Man convicted of murder in bat attack

Battle Ground man died after being hit 20 times in the head; defendant claimed self-defense

By Jessica Prokop, Columbian Local News Editor
Published: April 17, 2017, 8:29pm

After deliberating for about three hours Monday, a Clark County Superior Court jury found a Battle Ground man guilty of beating an acquaintance to death with an aluminum baseball bat.

The jury convicted Stephen Reichow, 35, of first-degree murder, second-degree murder and felony second-degree murder all with a deadly weapon in the August 2015 beating outside a storage warehouse in Battle Ground. For purposes of sentencing, however, Reichow will only be sentenced on the first-degree murder charge.

Jurors additionally deliberated for about two hours after the conviction on a special verdict for aggravating factors. They found that Reichow acted with deliberate cruelty when he killed 36-year-old Brandon Maulding of Battle Ground. During the trial, the jury heard evidence that Reichow struck Maulding 20 times in the head with the bat; some of the blows were to the back of his head, which indicated he was lying face down, the prosecution argued.

The jury also found that Maulding was a particularly vulnerable victim. At the time of the beating, Maulding had a blood-alcohol level of 0.26, more than three times the amount needed to prove a DUI, according to the prosecution.

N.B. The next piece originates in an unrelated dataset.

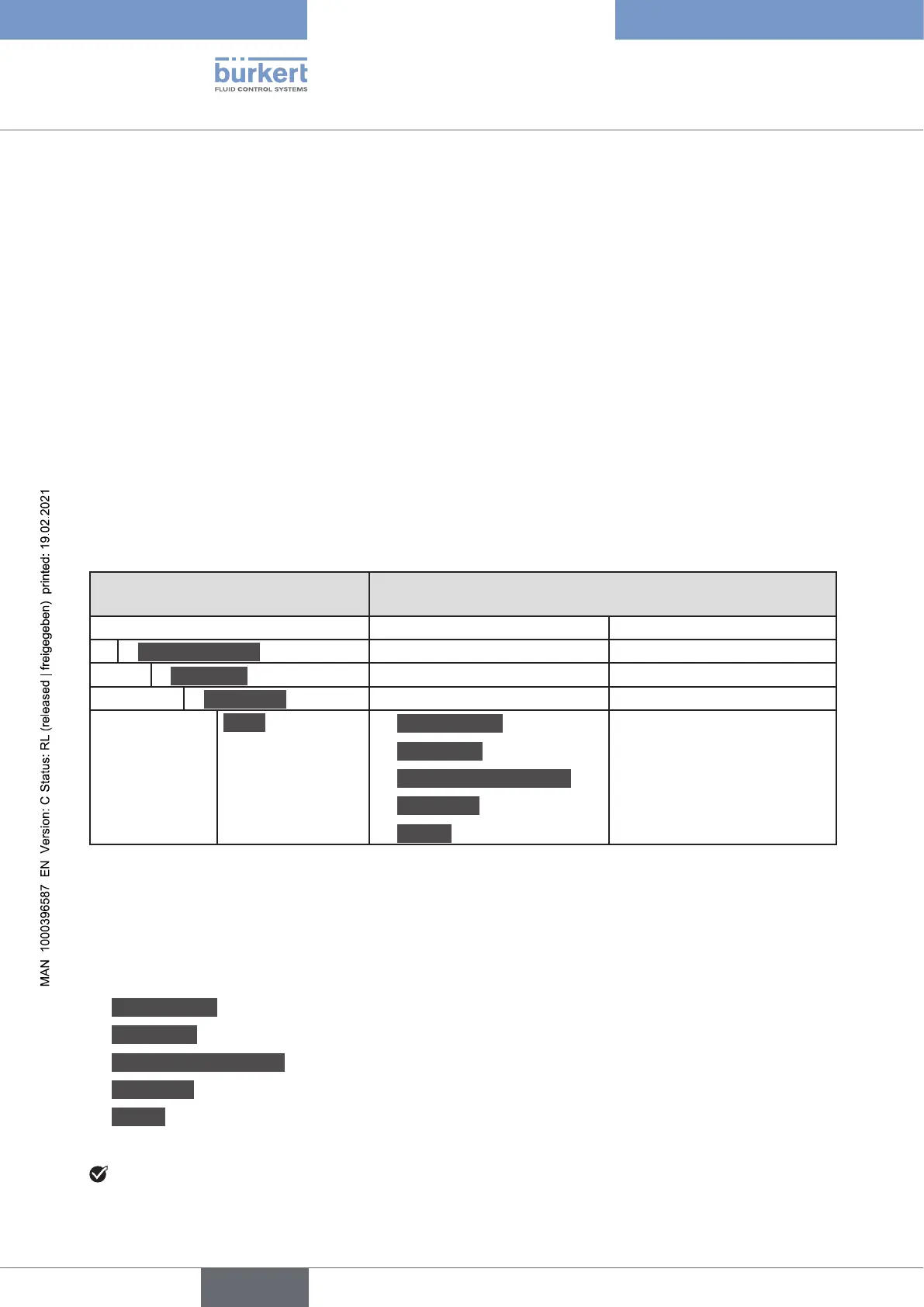 bürkert
FLUID CONTROL SYSTEMS

MAN 1000396587 EN Version: C Status: RL (released | freigegeben) printed: 19.02.2021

Deputy Prosecutor James Smith said Reichow faces a standard sentencing range of 22 to 28 1/2 years in prison, but the aggravators allow the judge to sentence outside of that range if she sees fit. Reichow will be sentenced May 2.

Throughout the trial, Reichow and his attorney, Sean Downs, argued that Reichow was acting in self-defense and didn’t intend to kill Maulding.

However, Smith argued that the level of violence indicates it was not self-defense.

Reichow testified that Maulding was intoxicated and charged at him with the bat in his hand. He put up his hand to stop the blow from Maulding, he said, grabbed the baseball bat and yanked it away. He said he believed Maulding was reaching for a knife in his pocket when he began hitting him with the bat.

The altercation began while the men were at the storage unit of Maulding’s girlfriend, Anne Tanninen.

Tanninen received a strange phone call, which was later determined to be a prank, from someone talking about drugs and money. But Tanninen said she believed she was being “gang stalked” — which can include being harassed by an organized group of people. She became upset after the call and started accusing Reichow of being involved.

The three went outside, he said, where Tanninen continued making accusatory statements toward him. Reichow said that Maulding had the baseball bat and was tapping it on his foot saying, “Come here, boy, come on.”

Reichow ran away and hid underneath a trailer. He didn’t feel safe under there, however, so he came out and tried to walk away from the area, he said. But Tanninen’s vehicle came around the corner, and Maulding got out with the bat in his hand.

In a phone call to The Columbian, Reichow’s sister, Sarah Han, said Reichow and their family do not believe he received a fair trial and that there was information the jury was unable to hear.

“When we received the verdict, we were appalled. Stephen is not a violent person; he has never been a violent person. There are many people who believe and support him,” she said.